情報をもとに屋上に行くと途中で殿町馬鹿君とすれ違いました。
「殿町馬鹿君。士道と鞠亜ちゃんは屋上にいました?」
「馬鹿は止め・・・・・いや、千夜に罵倒されていると思うとなんかゾクゾクと・・・・・それで、五河は屋上にいたぞ。或守ちゃんは見てないな」
「わかりました。ありがとうございます」
「おう!千夜のお願いならいつでも聞くぜ」
殿町馬ーーーーーいえ、悦ぶので止めましょう。殿町君と別れ屋上に出ると士道と黒髪の少女がいました。

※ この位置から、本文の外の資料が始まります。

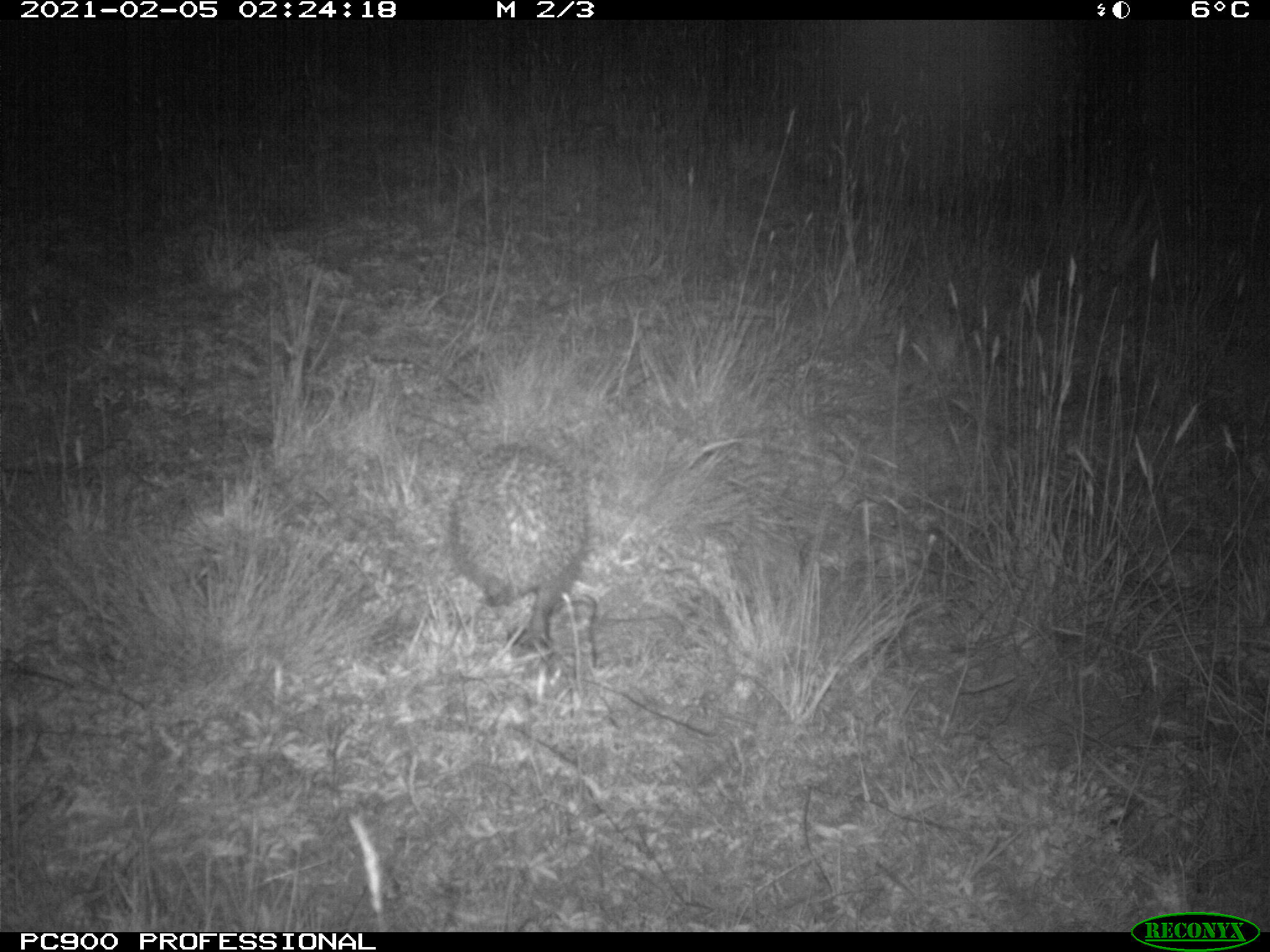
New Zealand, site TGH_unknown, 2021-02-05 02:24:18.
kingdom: Animalia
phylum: Chordata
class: Mammalia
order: Eulipotyphla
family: Erinaceidae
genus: Erinaceus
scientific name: Erinaceus europaeus europaeus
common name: european hedgehog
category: hedgehog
Hedgehog (european hedgehog) (Erinaceus europaeus europaeus).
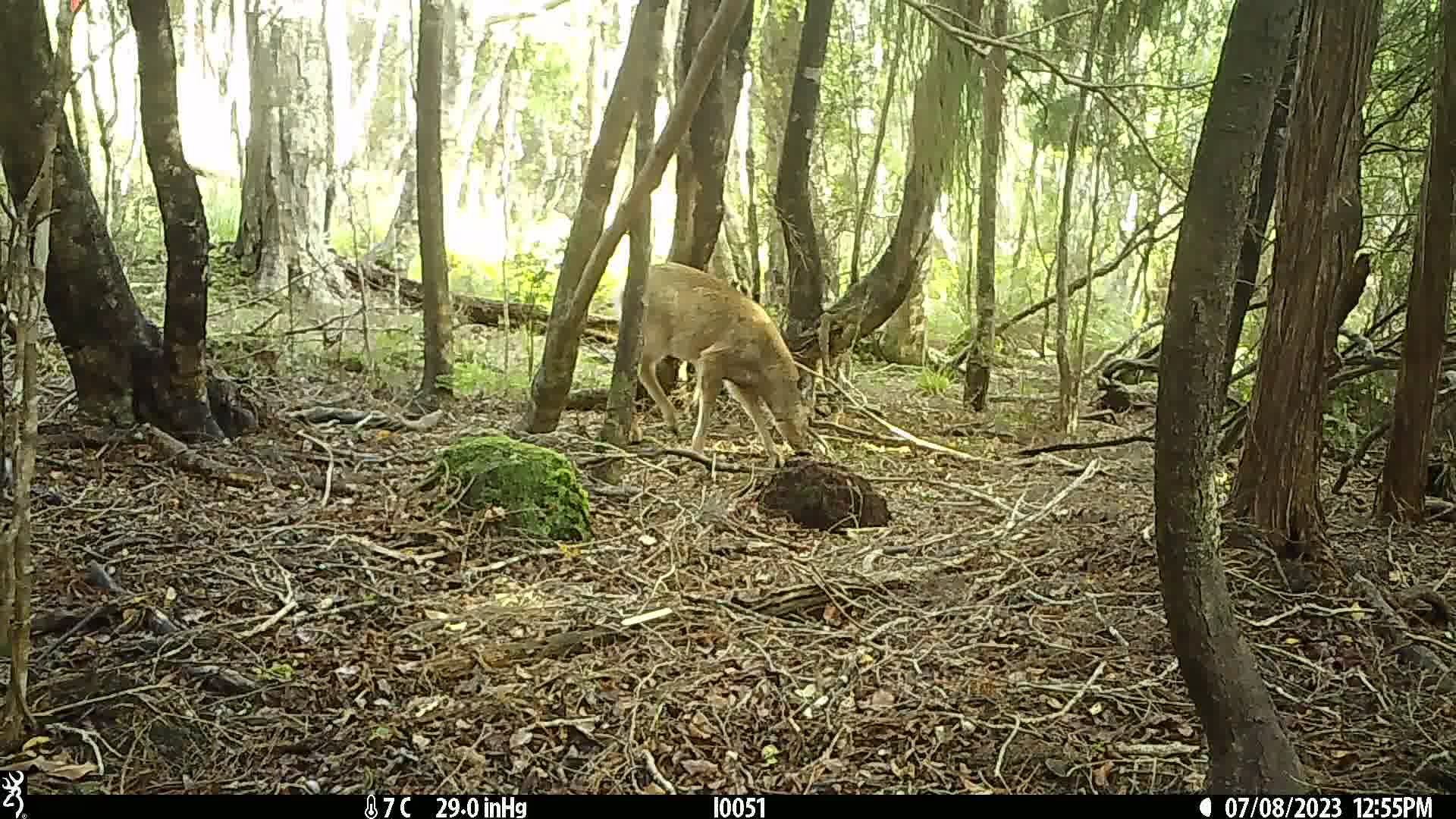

あれは・・・・・鞠亜ちゃん?いえ、見た目こそ似ていますが何か違う存在な気がします。彼女は誰でしょうか?鞠亜ちゃんの姉妹かなにかでしょうか?それとも裏人格?話している士道はかなり剣幕な表情ですが・・・・・
それにしても、あの鞠亜に似た少女・・・・・言いづらい、裏或守ちゃんにしましょう。裏或守ちゃんの見た目は二亜さんの霊装状態に似てますね・・・・・黒髪の少女に修道服。鞠亜ちゃんは白いので気が付きませんでした。それに鞠亜ちゃんは何処かメカメカしいですし・・・・・
入口の影で2人を見ていると急に裏或守ちゃんが輝きだしました。そして、私の意識はその光に飲まれていきました。